4.2  Current Implementation

Species metadata is stored using a CellML-specific species metadata element, as shown in Figure 4.


<rdf:RDF
    
xmlns:rdf="http://www.w3c.org/1999/02/22-rdf-syntax-ns#"
    
xmlns:cmeta="http://www.cellml.org/2000/cellml/RDF">
    
  
<rdf:Description about="some_element_id">
    
<cmeta:species>Cavia porcellus</cmeta:species>
  
</rdf:Description>
</rdf:RDF>

Figure 4 An example of the use of species metadata


The content of the <cmeta:species> element must be either a scientific name for a species or a valid name for a group of species.

4.3  Remaining Issues

We need to determine if we should limit the allowed names for groups of species. We could create a controlled vocabulary, or we may be able to use standard taxonomy names for groups of species.

5  Sex

5.1  Information Content

Sex metadata refers to the sex for which a CellML element is relevant.

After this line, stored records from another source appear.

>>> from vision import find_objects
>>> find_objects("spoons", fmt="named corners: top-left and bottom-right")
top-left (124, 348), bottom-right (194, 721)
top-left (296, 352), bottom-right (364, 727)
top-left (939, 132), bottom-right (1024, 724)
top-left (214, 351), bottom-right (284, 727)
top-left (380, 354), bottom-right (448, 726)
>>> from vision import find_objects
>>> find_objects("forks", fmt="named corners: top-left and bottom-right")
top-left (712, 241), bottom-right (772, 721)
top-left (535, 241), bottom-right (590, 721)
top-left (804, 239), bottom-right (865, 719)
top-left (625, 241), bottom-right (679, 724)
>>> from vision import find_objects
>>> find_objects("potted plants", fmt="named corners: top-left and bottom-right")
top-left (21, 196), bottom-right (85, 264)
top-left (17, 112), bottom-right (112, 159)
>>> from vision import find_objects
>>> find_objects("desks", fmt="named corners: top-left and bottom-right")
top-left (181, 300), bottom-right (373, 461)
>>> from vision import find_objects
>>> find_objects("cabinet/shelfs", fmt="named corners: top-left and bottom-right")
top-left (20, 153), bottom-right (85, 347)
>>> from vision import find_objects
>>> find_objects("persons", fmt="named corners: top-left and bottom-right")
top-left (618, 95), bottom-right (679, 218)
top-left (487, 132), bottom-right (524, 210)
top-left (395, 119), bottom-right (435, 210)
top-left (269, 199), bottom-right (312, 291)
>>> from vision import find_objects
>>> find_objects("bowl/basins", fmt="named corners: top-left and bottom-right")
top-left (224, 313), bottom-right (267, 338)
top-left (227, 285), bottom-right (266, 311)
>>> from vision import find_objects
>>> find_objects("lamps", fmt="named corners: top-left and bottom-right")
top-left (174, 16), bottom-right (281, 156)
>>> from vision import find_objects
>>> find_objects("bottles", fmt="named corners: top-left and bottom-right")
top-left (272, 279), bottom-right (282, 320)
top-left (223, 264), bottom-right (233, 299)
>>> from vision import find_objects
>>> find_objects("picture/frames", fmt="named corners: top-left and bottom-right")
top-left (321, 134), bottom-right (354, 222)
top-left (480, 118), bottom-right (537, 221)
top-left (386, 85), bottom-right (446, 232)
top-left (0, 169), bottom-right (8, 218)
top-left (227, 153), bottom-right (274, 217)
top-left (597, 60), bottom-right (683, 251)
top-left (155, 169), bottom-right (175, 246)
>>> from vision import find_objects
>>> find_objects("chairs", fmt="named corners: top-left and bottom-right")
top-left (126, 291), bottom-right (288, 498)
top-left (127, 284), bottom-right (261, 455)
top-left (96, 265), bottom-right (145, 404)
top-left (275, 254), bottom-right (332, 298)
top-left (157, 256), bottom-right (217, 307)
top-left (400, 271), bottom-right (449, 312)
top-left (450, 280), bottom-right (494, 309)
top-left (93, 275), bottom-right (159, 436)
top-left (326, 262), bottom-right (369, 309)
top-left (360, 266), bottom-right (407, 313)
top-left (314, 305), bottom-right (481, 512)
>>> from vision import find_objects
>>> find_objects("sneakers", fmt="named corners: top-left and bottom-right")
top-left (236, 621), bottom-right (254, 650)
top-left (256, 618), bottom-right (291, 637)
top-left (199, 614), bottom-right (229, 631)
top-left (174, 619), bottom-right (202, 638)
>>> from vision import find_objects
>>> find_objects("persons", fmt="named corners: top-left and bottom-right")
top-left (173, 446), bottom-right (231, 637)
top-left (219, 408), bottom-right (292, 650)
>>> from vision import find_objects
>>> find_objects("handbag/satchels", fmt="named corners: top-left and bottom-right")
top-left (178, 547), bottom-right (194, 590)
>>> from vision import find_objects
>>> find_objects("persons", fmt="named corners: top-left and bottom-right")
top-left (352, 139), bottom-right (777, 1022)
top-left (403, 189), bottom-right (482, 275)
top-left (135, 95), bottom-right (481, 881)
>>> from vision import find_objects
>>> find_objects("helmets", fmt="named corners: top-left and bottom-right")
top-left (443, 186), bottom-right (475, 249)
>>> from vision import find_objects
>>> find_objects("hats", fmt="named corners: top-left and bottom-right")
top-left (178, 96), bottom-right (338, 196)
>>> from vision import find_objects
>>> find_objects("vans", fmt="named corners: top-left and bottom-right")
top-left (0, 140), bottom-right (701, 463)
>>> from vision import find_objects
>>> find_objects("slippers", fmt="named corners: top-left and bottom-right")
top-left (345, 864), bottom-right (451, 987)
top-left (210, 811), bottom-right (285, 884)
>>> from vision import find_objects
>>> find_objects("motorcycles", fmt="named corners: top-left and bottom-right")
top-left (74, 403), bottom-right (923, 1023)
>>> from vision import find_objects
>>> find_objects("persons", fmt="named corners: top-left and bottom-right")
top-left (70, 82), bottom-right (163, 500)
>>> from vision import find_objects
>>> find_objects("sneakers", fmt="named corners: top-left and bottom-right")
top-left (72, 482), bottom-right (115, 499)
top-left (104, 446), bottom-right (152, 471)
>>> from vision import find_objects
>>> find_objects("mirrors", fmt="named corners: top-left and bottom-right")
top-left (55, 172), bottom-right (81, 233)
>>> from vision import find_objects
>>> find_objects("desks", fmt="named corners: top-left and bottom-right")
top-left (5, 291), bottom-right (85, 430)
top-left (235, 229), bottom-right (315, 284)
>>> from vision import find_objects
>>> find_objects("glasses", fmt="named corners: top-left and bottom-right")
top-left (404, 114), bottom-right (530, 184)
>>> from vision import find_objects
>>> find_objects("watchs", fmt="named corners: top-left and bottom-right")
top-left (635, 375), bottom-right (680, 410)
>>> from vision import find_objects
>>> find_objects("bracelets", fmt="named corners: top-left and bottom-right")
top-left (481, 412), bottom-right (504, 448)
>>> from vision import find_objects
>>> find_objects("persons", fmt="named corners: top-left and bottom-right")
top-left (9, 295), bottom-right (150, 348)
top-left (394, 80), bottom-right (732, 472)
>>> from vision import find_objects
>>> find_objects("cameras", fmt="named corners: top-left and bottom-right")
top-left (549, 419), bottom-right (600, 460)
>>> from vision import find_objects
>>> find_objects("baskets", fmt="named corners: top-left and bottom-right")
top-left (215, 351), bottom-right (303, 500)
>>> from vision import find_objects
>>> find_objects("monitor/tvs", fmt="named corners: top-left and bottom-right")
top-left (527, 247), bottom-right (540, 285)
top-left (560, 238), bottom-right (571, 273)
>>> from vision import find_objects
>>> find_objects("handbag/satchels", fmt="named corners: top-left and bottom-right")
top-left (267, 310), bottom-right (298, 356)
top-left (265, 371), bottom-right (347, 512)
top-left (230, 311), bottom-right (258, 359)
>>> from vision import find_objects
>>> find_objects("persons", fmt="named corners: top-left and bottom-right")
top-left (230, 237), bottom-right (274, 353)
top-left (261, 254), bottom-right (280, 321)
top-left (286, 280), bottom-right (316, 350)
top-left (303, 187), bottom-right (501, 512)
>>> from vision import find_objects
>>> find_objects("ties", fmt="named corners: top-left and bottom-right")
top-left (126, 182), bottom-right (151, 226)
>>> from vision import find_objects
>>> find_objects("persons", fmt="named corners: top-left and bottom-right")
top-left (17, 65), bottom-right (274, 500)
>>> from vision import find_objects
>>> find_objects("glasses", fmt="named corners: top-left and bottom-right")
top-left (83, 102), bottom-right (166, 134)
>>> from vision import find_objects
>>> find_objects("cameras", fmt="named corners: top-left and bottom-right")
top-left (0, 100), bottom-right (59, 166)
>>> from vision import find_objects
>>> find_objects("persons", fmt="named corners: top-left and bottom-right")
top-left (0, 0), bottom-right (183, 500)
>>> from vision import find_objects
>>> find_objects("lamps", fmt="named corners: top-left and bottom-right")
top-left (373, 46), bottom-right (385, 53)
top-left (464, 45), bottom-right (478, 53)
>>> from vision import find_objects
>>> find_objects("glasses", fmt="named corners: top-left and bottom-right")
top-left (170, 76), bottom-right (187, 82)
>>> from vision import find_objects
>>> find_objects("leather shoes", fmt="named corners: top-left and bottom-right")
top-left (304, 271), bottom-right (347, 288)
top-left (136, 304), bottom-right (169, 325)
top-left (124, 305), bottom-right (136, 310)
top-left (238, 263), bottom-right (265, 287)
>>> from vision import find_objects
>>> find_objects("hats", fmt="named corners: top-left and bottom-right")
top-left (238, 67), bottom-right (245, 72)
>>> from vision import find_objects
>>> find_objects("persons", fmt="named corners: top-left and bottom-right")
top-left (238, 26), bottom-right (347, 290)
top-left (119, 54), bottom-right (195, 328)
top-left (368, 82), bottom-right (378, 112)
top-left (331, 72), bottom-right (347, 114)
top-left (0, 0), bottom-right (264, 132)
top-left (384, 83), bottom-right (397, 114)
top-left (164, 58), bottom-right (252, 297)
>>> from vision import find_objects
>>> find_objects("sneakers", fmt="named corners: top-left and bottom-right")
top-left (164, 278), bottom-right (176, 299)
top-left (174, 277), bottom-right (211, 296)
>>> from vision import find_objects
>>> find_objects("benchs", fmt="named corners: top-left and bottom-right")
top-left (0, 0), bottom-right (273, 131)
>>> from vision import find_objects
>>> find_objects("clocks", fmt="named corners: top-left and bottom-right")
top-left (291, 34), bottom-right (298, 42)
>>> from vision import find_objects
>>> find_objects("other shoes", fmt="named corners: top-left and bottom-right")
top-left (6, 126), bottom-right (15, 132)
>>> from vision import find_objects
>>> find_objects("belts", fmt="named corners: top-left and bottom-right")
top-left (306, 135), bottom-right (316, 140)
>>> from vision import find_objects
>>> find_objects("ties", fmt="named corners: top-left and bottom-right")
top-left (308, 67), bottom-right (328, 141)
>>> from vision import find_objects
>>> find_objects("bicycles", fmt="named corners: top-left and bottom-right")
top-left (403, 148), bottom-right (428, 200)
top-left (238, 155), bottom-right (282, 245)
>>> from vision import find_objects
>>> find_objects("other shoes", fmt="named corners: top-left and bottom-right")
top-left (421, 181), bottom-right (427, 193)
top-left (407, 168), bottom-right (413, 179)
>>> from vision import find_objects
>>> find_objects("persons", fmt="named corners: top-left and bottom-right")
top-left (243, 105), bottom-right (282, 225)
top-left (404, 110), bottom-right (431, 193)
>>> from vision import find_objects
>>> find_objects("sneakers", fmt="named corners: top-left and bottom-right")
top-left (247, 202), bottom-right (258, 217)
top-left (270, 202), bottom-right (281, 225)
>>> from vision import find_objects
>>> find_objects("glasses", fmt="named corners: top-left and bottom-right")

5.2  Current Implementation

Sex metadata is stored using a CellML-specific sex metadata element, as shown in Figure 5.


<rdf:RDF
    
xmlns:rdf="http://www.w3c.org/1999/02/22-rdf-syntax-ns#"
    
xmlns:cmeta="http://www.cellml.org/2000/cellml/RDF">
    
  
<rdf:Description about="some_element_id">
    
<cmeta:sex>male</cmeta:sex>
  
</rdf:Description>
</rdf:RDF>

Figure 5 An example of the use of sex metadata


A given CellML element may contain multiple <cmeta:sex> elements. The content of the <cmeta:sex> element must be chosen from the following controlled vocabulary:

  • male
  • female
  • hermaphrodite
  • undefined (the element is explicitly specified not to have a defined relevance to any particular sex)

5.3  Remaining Issues

There are no remaining issues about sex metadata.

6  Creation Date

6.1  Information Content

The creation date is the date upon which the model or model part was coded into CellML. A given CellML element can have only one creation date.

6.2  Current Implementation

Creation date metadata is stored using an extension of the Dublin Core Date element, as shown in Figure 6.


<rdf:RDF
    
xmlns:rdf="http://www.w3c.org/1999/02/22-rdf-syntax-ns#"
    
xmlns:dc="http://purl.org/dc/elements/1.0"
    
xmlns:dcq="http://purl.org/dc/qualifiers/1.0">
  
  
<rdf:Description about="some_element_id">
    
<dc:date
        
dcq:dateScheme="W3CDTF"
        
dcq:dateType="created">2000-10-05</dc:date>
  
</rdf:Description>
</rdf:RDF>

Figure 6 Extension of the Dublin Core Date element to store the model creation date.


6.3  Remaining Issues

There are no remaining issues with creation date metadata

7  Last Modified Date

7.1  Information Content

The last modified date is the date upon which the content of a CellML element was last changed. A given CellML element can have only one last modified date.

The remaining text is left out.